• [Exercise instructions] Copy the following data word for word, keeping every line as it appears.

• [Dataset rows]
┏━━

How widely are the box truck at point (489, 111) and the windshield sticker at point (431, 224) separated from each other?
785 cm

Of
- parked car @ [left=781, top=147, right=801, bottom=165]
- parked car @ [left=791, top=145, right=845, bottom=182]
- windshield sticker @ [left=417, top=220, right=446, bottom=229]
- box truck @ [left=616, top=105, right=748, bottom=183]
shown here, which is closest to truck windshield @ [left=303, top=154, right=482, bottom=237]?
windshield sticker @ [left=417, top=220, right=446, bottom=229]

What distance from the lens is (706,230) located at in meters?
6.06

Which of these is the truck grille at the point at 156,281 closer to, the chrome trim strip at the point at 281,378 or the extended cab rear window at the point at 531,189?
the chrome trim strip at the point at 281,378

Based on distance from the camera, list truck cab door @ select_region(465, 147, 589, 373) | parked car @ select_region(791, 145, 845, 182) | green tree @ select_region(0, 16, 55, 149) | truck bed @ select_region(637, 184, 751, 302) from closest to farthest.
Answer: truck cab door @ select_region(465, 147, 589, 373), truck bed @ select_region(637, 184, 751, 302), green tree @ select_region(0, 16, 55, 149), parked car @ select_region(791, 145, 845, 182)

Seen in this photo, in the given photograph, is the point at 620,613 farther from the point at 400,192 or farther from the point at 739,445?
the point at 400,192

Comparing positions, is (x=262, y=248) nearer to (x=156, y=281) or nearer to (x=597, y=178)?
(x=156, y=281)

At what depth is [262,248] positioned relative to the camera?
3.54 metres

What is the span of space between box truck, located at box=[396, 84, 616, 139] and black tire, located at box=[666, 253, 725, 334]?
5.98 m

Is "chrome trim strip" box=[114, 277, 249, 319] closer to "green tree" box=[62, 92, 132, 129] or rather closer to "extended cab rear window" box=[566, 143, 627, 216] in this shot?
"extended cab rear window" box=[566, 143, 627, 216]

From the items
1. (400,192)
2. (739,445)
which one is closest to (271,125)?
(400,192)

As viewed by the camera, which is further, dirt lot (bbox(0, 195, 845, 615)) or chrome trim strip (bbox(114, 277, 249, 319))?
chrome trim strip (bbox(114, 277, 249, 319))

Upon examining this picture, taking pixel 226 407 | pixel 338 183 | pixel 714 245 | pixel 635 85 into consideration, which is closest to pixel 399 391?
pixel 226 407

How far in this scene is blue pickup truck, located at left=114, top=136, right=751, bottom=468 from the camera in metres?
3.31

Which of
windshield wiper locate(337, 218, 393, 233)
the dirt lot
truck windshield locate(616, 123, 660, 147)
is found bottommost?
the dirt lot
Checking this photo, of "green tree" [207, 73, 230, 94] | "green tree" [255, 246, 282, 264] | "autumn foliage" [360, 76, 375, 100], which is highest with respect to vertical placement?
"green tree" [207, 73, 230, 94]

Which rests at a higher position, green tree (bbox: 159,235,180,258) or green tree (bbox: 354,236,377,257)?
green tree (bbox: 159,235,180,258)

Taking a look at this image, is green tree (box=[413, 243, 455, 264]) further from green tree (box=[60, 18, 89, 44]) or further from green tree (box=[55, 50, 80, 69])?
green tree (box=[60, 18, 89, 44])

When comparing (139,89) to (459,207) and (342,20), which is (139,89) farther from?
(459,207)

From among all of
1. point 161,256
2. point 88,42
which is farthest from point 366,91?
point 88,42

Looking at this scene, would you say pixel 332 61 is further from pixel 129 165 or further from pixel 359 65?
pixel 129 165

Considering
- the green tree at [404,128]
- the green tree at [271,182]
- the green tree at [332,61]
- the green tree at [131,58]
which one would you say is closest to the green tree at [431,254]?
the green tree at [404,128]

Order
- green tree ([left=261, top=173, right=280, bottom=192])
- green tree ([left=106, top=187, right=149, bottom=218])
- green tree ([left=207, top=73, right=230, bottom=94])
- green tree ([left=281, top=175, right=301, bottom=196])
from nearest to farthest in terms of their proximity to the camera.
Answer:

┗━━

• [Full output]
How widely are the box truck at point (489, 111) and the windshield sticker at point (431, 224) separated from each other?
785 cm

Of
- parked car @ [left=781, top=147, right=801, bottom=165]
- parked car @ [left=791, top=145, right=845, bottom=182]
- windshield sticker @ [left=417, top=220, right=446, bottom=229]
- box truck @ [left=616, top=105, right=748, bottom=183]
shown here, which is closest to truck windshield @ [left=303, top=154, right=482, bottom=237]?
windshield sticker @ [left=417, top=220, right=446, bottom=229]

What distance from the lens is (706,230) located at in meters?
6.06

Which of these is the truck grille at the point at 156,281 closer to, the chrome trim strip at the point at 281,378 or the extended cab rear window at the point at 531,189?
the chrome trim strip at the point at 281,378

Based on distance from the camera, list truck cab door @ select_region(465, 147, 589, 373) | parked car @ select_region(791, 145, 845, 182) | green tree @ select_region(0, 16, 55, 149) | truck bed @ select_region(637, 184, 751, 302) from closest to farthest.
Answer: truck cab door @ select_region(465, 147, 589, 373), truck bed @ select_region(637, 184, 751, 302), green tree @ select_region(0, 16, 55, 149), parked car @ select_region(791, 145, 845, 182)

Seen in this photo, in the given photograph, is the point at 620,613 farther from the point at 400,192 or farther from the point at 739,445?
the point at 400,192

Comparing positions, is (x=262, y=248) nearer to (x=156, y=281) or nearer to (x=597, y=178)?
(x=156, y=281)

At what depth is [262,248] positioned relative to the camera?
3.54 metres

What is the span of space between box truck, located at box=[396, 84, 616, 139] and black tire, located at box=[666, 253, 725, 334]?
5.98 m

Is "chrome trim strip" box=[114, 277, 249, 319] closer to "green tree" box=[62, 92, 132, 129] or rather closer to "extended cab rear window" box=[566, 143, 627, 216] in this shot?
"extended cab rear window" box=[566, 143, 627, 216]

From the items
1. (400,192)
2. (739,445)
which one is closest to (271,125)?
(400,192)

As viewed by the camera, which is further, dirt lot (bbox(0, 195, 845, 615)) or chrome trim strip (bbox(114, 277, 249, 319))?
chrome trim strip (bbox(114, 277, 249, 319))

Upon examining this picture, taking pixel 226 407 | pixel 338 183 | pixel 714 245 | pixel 635 85 into consideration, which is closest to pixel 399 391?
pixel 226 407

How far in this scene is blue pickup truck, located at left=114, top=136, right=751, bottom=468 from the camera in metres?
3.31

Which of
windshield wiper locate(337, 218, 393, 233)
the dirt lot
truck windshield locate(616, 123, 660, 147)
is found bottommost?
the dirt lot
Checking this photo, of "green tree" [207, 73, 230, 94] | "green tree" [255, 246, 282, 264] | "autumn foliage" [360, 76, 375, 100], which is highest with respect to vertical placement?
"green tree" [207, 73, 230, 94]

Which rests at a higher position, green tree (bbox: 159,235,180,258) or green tree (bbox: 354,236,377,257)?
green tree (bbox: 159,235,180,258)

Taking a look at this image, is green tree (box=[413, 243, 455, 264]) further from green tree (box=[60, 18, 89, 44]) or further from green tree (box=[55, 50, 80, 69])?
green tree (box=[60, 18, 89, 44])

When comparing (139,89) to (459,207) and (342,20), which is (139,89) farther from?
(459,207)

From among all of
1. point 161,256
2. point 88,42
which is farthest from point 366,91?
point 88,42

Looking at this scene, would you say pixel 332 61 is further from pixel 129 165 or further from pixel 359 65?
pixel 129 165

Considering
- the green tree at [404,128]
- the green tree at [271,182]
- the green tree at [332,61]
- the green tree at [131,58]
which one would you say is closest to the green tree at [431,254]?
the green tree at [404,128]

Order
- green tree ([left=261, top=173, right=280, bottom=192])
- green tree ([left=106, top=187, right=149, bottom=218])
- green tree ([left=207, top=73, right=230, bottom=94])
- green tree ([left=281, top=175, right=301, bottom=196])
from nearest to farthest in terms of their proximity to the camera.
Answer:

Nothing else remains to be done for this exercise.